The next 3 fields (Arranger Project ID, Project Name, Elasticsearch AliasName are
required when you create your project in the Arranger administrative UI after
deployment. The values you use MUST match the ones you supply here for the
DMS UI configuration. The DMS UI interacts with Arranger and expects the same
values you input here. For instructions on adding an Arranger project, see:
https://overture.bio/documentation/dms/installation/verify#add-project-to-arranger-ui
*****************************************************************************************************
What is the Project ID you will configure in Arranger (to be referenced by DMS UI)? [file]:
What is the Project Name you will configure in Arranger (to be referenced by DMS UI)? [file]:
What is the Elasticsearch alias name you will configure in Arranger (to be referenced by DMS UI and ALSO must match the alias name previously supplied for Maestro) be? [file_centric]:

Arranger-Specific Fields

As indicated, the Arranger-specific fields (Project ID, Project Name, Elasticsearch Alias Name) that you supply here MUST match the values configured later in Arranger after deployment. For details, see Add Project to Arranger UI.

This screenshot shows how the Arranger UI fields map to the inputs in the DMS installation script:

Entity

Check Configuration File

After completing the configuration for all services, the values are saved successfully to the configuration YAML file (~/.dms/config.yaml):

shell
Your configuration file was successfully saved to: /root/.dms/config.yaml
You may now deploy your configuration to your cluster. For instructions, see:
https://overture.bio/documentation/dms/installation/deploy/

View and verify that your configuration values were captured correctly in the YAML file with this command:

shell
$ dms config get

The contents of the saved config file will be displayed.

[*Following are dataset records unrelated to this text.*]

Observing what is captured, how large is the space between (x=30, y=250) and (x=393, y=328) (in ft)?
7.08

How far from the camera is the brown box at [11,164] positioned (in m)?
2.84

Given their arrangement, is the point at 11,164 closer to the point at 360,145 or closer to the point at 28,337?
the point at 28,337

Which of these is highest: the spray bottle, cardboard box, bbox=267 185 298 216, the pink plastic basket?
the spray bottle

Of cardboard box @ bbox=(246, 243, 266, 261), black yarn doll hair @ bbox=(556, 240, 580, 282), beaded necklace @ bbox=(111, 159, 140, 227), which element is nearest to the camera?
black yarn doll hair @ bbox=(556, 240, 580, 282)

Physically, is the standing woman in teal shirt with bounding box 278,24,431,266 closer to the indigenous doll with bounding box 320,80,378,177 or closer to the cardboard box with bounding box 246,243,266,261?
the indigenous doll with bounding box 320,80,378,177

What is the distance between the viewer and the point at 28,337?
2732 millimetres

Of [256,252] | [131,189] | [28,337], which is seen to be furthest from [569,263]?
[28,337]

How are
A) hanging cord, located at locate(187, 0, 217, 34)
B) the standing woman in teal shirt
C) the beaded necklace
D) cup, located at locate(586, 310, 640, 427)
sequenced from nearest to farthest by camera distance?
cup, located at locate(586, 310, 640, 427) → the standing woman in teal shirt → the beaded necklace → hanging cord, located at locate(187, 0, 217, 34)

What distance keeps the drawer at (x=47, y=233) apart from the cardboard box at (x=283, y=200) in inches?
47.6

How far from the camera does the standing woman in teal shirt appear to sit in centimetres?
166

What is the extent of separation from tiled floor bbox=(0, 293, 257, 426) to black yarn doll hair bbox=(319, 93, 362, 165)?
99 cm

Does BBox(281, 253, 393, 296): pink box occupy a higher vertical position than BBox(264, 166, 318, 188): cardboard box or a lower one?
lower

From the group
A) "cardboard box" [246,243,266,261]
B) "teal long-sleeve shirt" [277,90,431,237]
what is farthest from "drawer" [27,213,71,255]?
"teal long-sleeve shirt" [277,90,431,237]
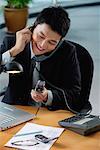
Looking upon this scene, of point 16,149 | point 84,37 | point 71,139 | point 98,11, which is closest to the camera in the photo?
point 16,149

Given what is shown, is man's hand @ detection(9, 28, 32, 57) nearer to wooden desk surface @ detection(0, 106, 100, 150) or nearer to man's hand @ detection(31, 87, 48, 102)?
man's hand @ detection(31, 87, 48, 102)

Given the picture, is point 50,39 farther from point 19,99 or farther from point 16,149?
point 16,149

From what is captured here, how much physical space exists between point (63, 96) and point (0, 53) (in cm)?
49

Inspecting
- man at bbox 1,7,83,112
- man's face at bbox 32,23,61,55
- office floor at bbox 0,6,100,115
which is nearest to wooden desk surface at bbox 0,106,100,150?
man at bbox 1,7,83,112

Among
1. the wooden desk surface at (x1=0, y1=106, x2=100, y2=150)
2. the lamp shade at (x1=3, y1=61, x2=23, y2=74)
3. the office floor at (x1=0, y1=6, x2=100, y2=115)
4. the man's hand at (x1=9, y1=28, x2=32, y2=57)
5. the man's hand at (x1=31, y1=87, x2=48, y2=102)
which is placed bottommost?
the office floor at (x1=0, y1=6, x2=100, y2=115)

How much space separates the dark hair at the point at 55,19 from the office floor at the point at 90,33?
4.95 feet

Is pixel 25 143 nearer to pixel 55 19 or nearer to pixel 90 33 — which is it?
pixel 55 19

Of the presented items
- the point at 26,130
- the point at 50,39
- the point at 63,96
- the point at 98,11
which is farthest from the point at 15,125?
the point at 98,11

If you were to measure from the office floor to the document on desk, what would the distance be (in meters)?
1.72

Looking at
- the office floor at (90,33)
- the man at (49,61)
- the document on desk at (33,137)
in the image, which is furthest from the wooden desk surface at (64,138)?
the office floor at (90,33)

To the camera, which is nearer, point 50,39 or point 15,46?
point 50,39

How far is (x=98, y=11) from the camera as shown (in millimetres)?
8930

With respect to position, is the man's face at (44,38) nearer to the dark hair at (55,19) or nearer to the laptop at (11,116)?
the dark hair at (55,19)

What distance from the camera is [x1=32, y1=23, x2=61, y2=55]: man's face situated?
194cm
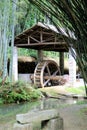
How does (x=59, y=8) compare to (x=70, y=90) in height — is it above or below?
above

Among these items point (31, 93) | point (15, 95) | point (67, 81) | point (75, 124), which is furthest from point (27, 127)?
point (67, 81)

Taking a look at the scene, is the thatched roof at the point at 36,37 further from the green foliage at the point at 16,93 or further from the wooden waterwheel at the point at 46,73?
the green foliage at the point at 16,93

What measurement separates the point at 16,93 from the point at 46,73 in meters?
5.97

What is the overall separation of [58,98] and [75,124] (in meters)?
7.05

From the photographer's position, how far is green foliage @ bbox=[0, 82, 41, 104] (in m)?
9.83

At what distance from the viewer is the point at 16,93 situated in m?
10.2

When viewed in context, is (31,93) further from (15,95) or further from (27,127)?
(27,127)

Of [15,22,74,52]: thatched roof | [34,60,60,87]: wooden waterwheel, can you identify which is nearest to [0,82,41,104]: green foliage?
[15,22,74,52]: thatched roof

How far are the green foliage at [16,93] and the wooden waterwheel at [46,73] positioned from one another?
3338 millimetres

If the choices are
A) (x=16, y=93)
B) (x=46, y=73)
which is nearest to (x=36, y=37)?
(x=46, y=73)

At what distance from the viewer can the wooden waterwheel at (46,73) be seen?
1431 centimetres

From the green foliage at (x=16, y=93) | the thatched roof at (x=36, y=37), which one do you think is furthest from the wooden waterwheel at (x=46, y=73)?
the green foliage at (x=16, y=93)

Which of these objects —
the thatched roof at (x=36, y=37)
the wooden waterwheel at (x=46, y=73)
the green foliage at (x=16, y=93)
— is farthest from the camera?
the wooden waterwheel at (x=46, y=73)

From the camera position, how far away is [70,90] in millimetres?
12406
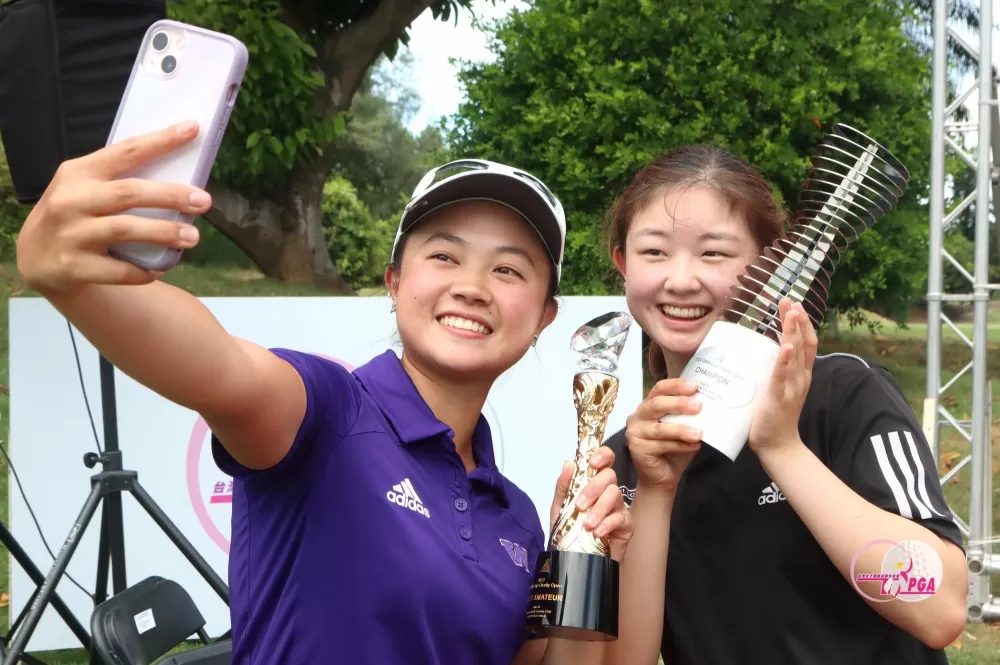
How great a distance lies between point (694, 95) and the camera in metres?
7.95

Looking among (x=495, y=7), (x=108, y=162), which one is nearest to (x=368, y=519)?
(x=108, y=162)

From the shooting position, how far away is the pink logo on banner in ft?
13.9

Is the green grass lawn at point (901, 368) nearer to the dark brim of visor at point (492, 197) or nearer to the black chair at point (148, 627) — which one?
the black chair at point (148, 627)

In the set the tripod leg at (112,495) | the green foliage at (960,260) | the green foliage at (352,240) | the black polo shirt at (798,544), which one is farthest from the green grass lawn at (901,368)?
the black polo shirt at (798,544)

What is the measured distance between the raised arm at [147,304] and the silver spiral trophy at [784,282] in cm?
57

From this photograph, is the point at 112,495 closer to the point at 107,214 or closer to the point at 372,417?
the point at 372,417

Here is a sample extract:

shell
---
gateway:
pathBased: true
hostPort: 443
url: "https://dms.test.cancercollaboratory.org:443"
sslDir: "/etc/letsencrypt/"
healthCheck:
retries: 15
delaySec: 10
clusterRunMode: "SERVER"
version: "1.0.0"
network: "dms-swarm-network"
ego:
api:
tokenDurationDays: 30
jwt:
user:
durationMs: 10800000
app:
durationMs: 10800000
refreshTokenDurationMS: 43200000
hostPort: 9000
sso:
google:
clientId: "abc123"
clientSecret: "abc123"
preEstablishedRedirectUri: "https://dms.test.cancercollaboratory.org:443/ego-api/oauth/login/google"
github:
clientId: "abc123"
clientSecret: "abc123"
preEstablishedRedirectUri: "https://dms.test.cancercollaboratory.org:443/ego-api/oauth/login/github"
linkedin:
clientId: "abc123"
clientSecret: "abc123"
preEstablishedRedirectUri: "https://dms.test.cancercollaboratory.org:443/ego-api/oauth/login/linkedin"
orcid:
clientId: "abc123"
clientSecret: "abc123"
preEstablishedRedirectUri: "https://dms.test.cancercollaboratory.org:443/ego-api/oauth/login/orcid"
url: "https://dms.test.cancercollaboratory.org:443/ego-api"
dmsAppCredential:
name: "dms"
clientId: "dms"
clientSecret: "abc123"
<...and so on...>

A Note About Arranger Configuration

Arranger is a key service in Overture, allowing administrators to configure what data to expose in their data portal based on the deployed Elasticsearch index.

Although Arranger does not have any configurations required in the DMS configuration questionnaire, it has mandatory configuration tasks after a successful cluster deployment.

For details of these tasks, see Add Project to Arranger-UI later on.